##### The data #####

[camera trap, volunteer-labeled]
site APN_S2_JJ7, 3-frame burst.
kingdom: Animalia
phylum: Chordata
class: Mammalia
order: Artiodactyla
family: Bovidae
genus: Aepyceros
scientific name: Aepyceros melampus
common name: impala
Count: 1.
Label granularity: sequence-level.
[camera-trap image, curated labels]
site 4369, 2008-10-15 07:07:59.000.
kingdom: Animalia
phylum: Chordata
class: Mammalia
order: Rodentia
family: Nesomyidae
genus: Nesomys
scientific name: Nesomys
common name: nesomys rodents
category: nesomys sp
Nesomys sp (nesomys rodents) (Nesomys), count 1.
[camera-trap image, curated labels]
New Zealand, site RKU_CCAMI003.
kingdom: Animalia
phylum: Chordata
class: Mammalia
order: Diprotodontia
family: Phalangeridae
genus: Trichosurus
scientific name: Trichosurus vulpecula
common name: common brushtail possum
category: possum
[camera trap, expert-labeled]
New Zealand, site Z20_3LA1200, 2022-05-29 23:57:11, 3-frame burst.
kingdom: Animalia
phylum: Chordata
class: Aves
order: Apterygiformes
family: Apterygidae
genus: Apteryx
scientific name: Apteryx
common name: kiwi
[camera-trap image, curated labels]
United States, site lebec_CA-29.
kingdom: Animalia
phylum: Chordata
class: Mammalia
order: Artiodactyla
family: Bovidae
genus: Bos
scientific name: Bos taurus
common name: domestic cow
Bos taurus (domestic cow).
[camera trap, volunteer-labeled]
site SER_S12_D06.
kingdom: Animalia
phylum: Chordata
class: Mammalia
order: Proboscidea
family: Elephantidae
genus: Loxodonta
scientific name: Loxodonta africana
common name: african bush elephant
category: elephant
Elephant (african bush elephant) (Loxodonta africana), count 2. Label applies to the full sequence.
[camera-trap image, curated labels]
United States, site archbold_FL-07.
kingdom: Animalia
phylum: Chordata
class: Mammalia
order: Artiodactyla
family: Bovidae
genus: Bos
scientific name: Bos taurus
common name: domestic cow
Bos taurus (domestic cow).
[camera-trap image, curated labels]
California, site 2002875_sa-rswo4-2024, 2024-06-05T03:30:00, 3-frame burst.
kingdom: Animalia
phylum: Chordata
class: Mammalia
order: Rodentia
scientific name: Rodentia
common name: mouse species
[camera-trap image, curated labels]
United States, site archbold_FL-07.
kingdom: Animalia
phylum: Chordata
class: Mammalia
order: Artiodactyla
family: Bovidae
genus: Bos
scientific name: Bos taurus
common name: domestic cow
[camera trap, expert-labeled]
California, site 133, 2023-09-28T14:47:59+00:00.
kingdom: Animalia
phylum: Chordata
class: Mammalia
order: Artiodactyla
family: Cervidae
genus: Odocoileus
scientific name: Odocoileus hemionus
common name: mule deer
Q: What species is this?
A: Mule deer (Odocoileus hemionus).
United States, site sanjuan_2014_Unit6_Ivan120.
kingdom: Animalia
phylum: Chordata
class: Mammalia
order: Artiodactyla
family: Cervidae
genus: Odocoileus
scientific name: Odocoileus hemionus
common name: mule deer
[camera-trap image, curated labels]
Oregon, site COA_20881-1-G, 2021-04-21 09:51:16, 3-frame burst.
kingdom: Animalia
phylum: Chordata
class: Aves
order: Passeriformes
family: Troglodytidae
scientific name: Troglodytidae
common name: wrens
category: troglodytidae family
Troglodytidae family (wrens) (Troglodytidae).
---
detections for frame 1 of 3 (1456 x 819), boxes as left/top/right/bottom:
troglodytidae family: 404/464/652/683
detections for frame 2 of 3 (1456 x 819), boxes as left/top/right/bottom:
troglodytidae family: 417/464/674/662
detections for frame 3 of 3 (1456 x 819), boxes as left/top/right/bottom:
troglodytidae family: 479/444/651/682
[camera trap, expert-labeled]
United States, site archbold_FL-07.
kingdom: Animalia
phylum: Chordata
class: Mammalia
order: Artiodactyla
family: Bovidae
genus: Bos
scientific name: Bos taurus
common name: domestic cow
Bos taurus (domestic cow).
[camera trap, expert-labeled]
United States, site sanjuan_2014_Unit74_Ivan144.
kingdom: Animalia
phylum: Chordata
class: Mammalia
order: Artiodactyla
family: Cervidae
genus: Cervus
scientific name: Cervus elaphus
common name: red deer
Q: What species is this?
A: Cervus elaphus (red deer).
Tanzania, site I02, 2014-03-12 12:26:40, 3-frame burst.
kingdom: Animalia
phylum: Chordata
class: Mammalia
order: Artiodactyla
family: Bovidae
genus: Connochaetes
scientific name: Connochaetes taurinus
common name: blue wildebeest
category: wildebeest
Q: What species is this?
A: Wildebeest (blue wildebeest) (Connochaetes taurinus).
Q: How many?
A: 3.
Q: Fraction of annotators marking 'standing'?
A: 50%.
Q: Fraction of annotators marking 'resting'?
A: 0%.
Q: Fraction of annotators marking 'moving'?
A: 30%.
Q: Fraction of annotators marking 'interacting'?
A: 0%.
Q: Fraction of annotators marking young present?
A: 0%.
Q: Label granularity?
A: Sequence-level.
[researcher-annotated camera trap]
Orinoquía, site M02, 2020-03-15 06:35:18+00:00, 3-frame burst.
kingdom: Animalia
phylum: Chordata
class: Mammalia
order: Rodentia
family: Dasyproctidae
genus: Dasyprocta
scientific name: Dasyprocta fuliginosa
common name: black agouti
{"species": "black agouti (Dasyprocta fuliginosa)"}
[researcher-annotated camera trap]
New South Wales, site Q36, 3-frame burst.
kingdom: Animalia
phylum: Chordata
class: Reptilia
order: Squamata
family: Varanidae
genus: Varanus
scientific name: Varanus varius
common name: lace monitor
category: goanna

#####

* _Task directions_: Transcribe the records above from the line holding "Q: Fraction of annotators marking 'resting'?" down to the line holding "A: Sequence-level.", inclusive, without adding anything.

* _Written response_:
Q: Fraction of annotators marking 'resting'?
A: 0%.
Q: Fraction of annotators marking 'moving'?
A: 30%.
Q: Fraction of annotators marking 'interacting'?
A: 0%.
Q: Fraction of annotators marking young present?
A: 0%.
Q: Label granularity?
A: Sequence-level.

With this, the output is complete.